「孙哥,中午这顿是二十七块钱包桌标准,你感觉怎麽样?要是觉得不妥,晚上咱们再进行更换。」李春问道。
孙跃平摆摆手:「我看不用那麽麻烦,这席面儿相当不错,已经大大超出我们的预期了。不只是我,大家吃的都满意,凉菜热菜都有惊喜,太棒了。」
刘国说道:「刚才我跟跃平商量来着,明天就按照这桌席面儿一模一样就行。这席面儿老人,孩子,女人都能吃,完全没问题。」
「那孙大哥那边......」
孙跃平打断李春说道:「我们哥俩没那麽多乱七八糟的事儿,席面儿我就能做主,就这样定了。」
「那酒水?」李春问道。
说到白酒,孙跃平和刘国多少有些兴奋:「我还想问你呢,这是什麽酒?喝着正经不错,瓶子也好看,以前在咱们这儿从来没见过。」
李春笑呵呵把刘国和孙跃平拉到一边,给他们点根烟说道:「我跟你们说实话吧,咱这就是热河酒厂的散白酒。这酒喝着的确很不错,但是直接上散白酒有些不雅观,所以我在别处买了一批这样的酒瓶灌装,这样就显得稍微上档次一些。」
刘国二人听完张大嘴巴,好一会儿都没能合拢。
好家夥!
他们猜了好半天,敢情就是刚上市的散白酒啊!
酒是好酒,瓶子是新的,李春提前帮忙开封也是很正常的,要不是李春亲口说,他们无论如何都没敢往那方面想。

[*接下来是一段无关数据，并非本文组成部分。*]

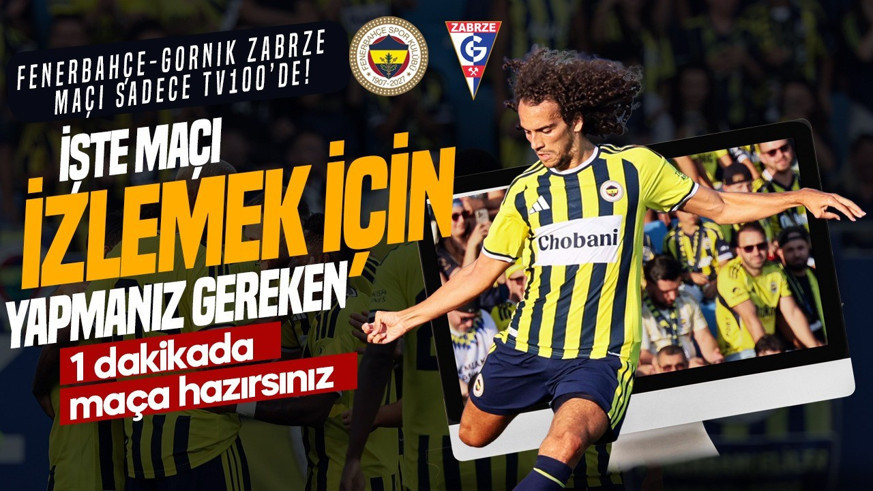 Tv100 frekans ayarı nasıl yapılır? İşte Fenerbahçe-Gornik Zabrze maçı için tv100 frekans ve kanal bilgileri...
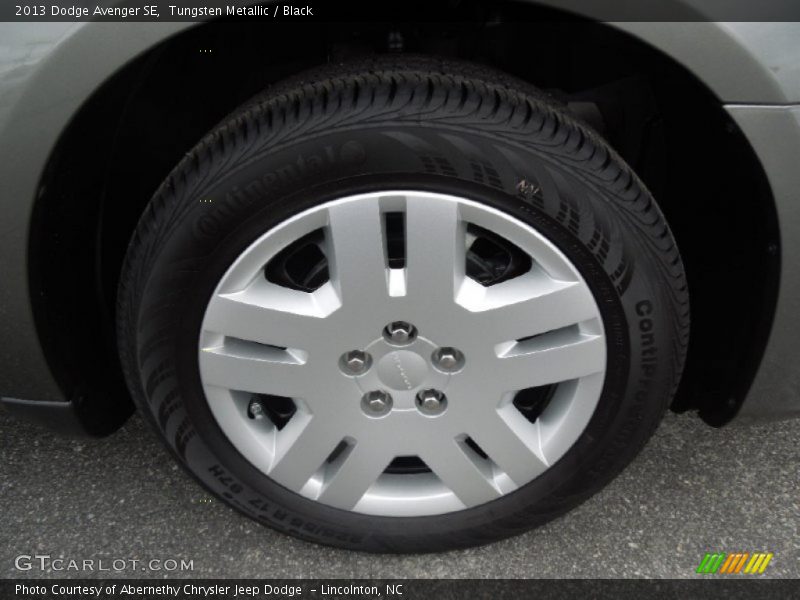 Tungsten Metallic / Black 2013 Dodge Avenger SE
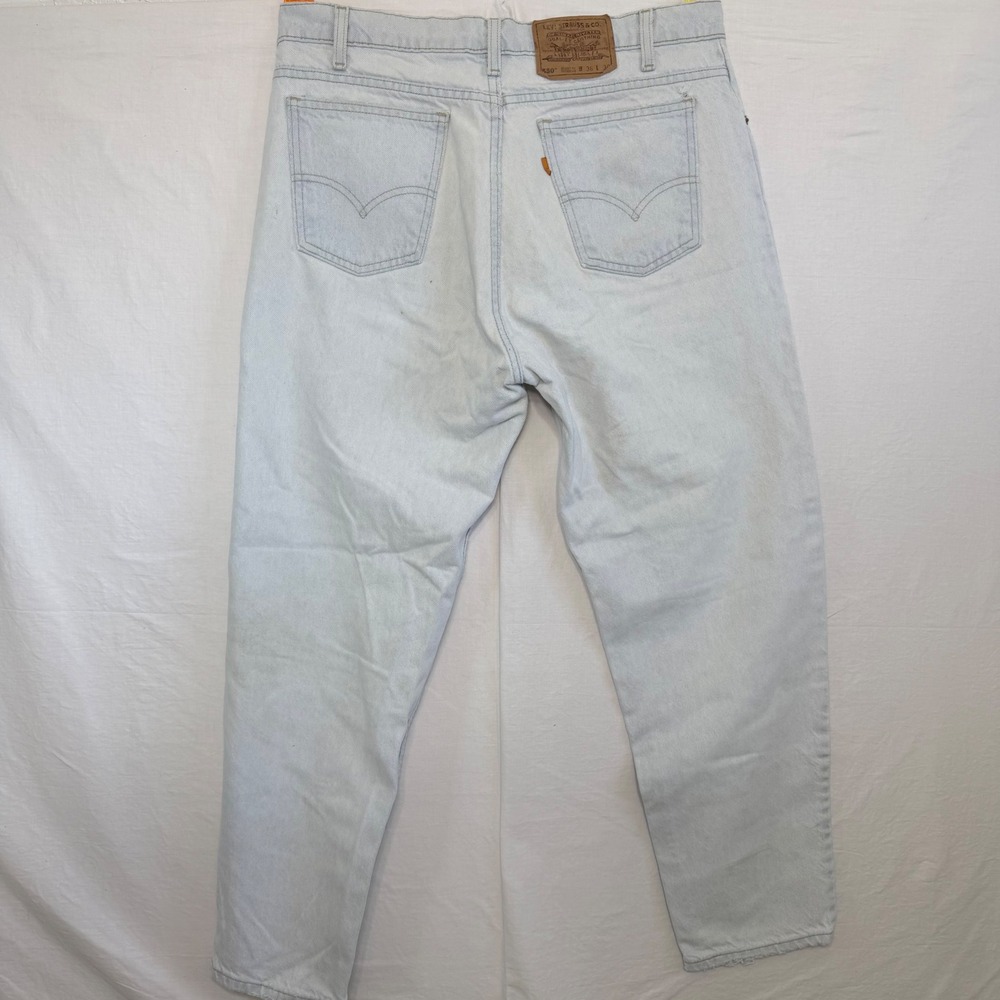 Levi's 550 Jeans Mens 36x30 Light Wash Good Vintage Orange Tab Made in USA‎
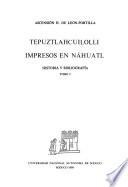 Impresos en náhuatl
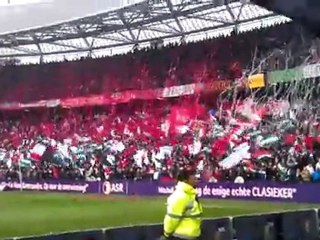 Feyenoord Rotterdam - Ajax Amsterdam - 29 janvier 2012 - Supporters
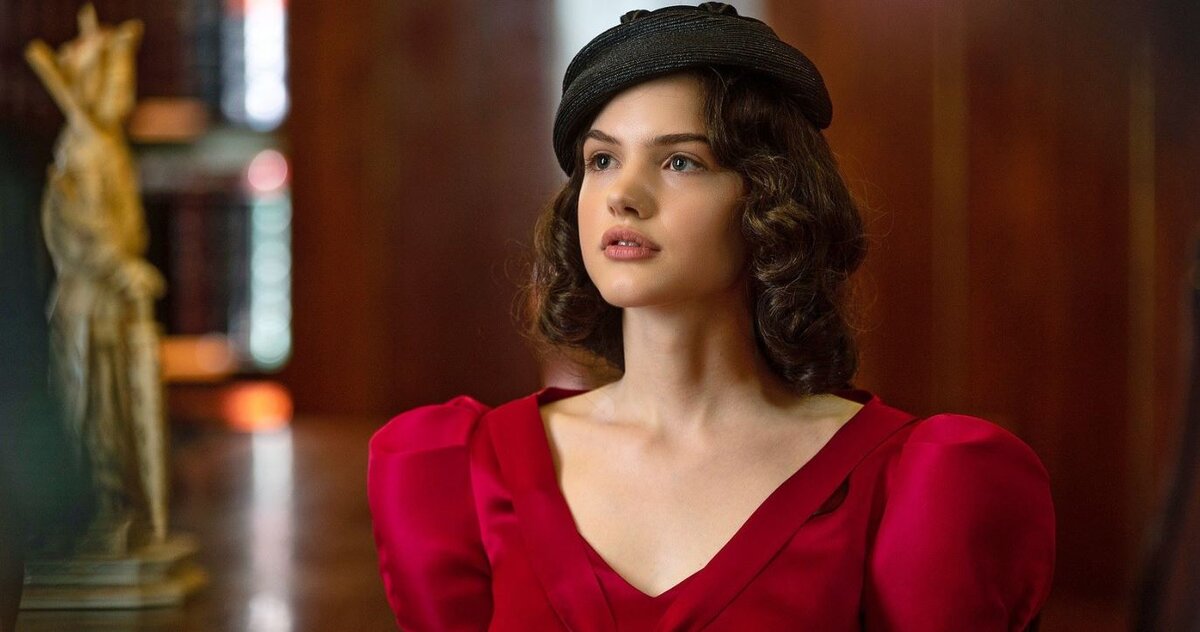 Кадр из сериала "Вертинский" (2021). Анна Мишина в роли Лидии Вертинской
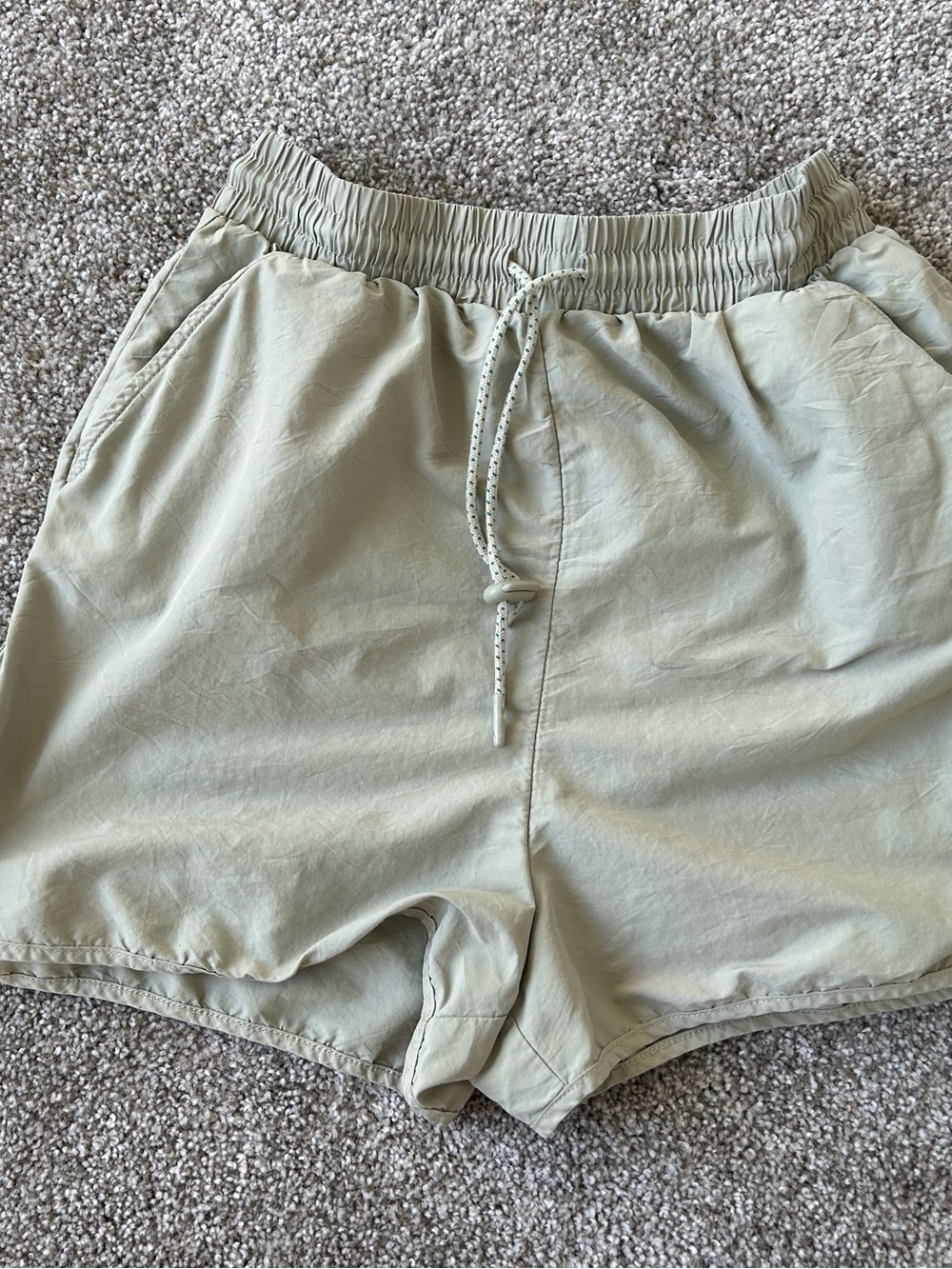 Light green H&M shorts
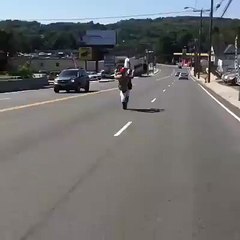 This Guy Has Wheelie skills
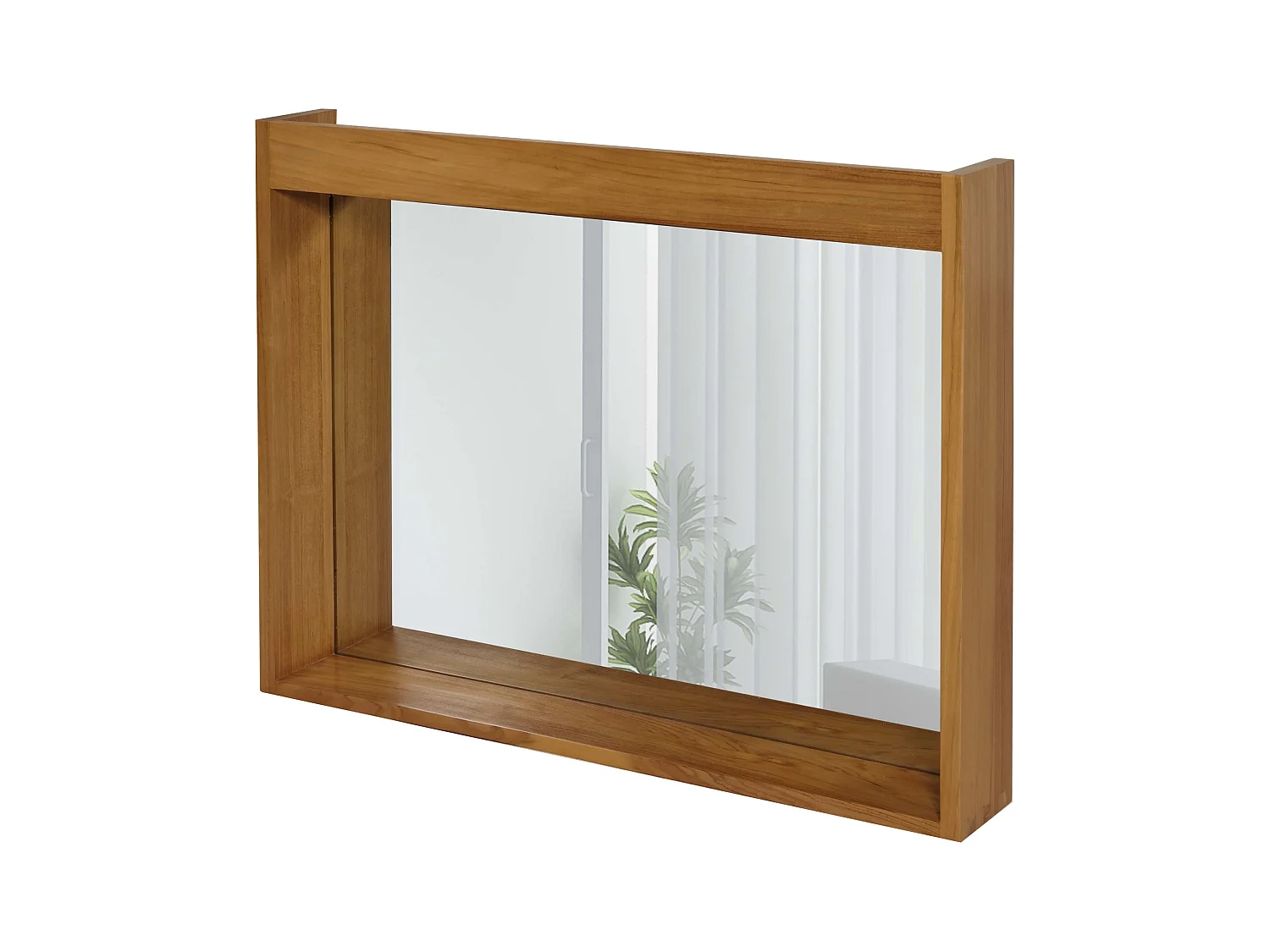 Teak-Wandspiegel MCW-M75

李春继续说道:「瓶装酒便宜的还要一块出头,五六十桌的大席,每桌就按两瓶酒算,那也要不少钱呢。你们要是觉得这样可以,能......」
「李师傅,你这酒怎麽算钱?」没等李春说完,孙跃平便问道。
「外面小卖部零卖是六毛钱一斤,我给你六毛五,挣你五分钱。毕竟,我买这些瓶子也花了不少钱呢!」
热河酒厂的散白酒刚上市不久,孙跃平他们可能还没喝过,以后要是喝几次,肯定能猜到今天用酒的出处,这事儿根本瞒不住,还不如直接挑明。
价格也是公开了,李春赚他们五分钱也是情理之中,所以没必要遮遮掩掩。
孙跃平听完跟刘国交换个眼神,果断点头:「李师傅,你也算是用心良苦啊!我们就用这款酒了,价格也按你说的办。这下能给我们省下不少钱,我们还得谢谢你呢!」
李春笑了:「你们满意就行。」
酒厂给他按批发价五毛六一斤送货,用酒提篓打酒,一百斤能打出一百一十斤,酒瓶子只要不故意摔碎就可以重复利用,这把绝对是双赢啊!
「孙哥,晚上要不要再换两样菜尝尝?」李春问道。
「不用麻烦,这样就挺好。晚上我们五点左右过来,还是按中午这席面儿上菜就行。」
「只要你们没意见,我肯定没问题。」
李春还准备晚上给凉菜更换一下,既然他们没问题,自己就省心多了。
不到一点,中午试吃结束,孙跃平他们心满意足的回西大院儿。
虎子和柏林抄桌,四人组回屋吃饭。
收拾完毕,下午虎子和柏林也没有回村,大家齐动手收拾下货,宰杀活计。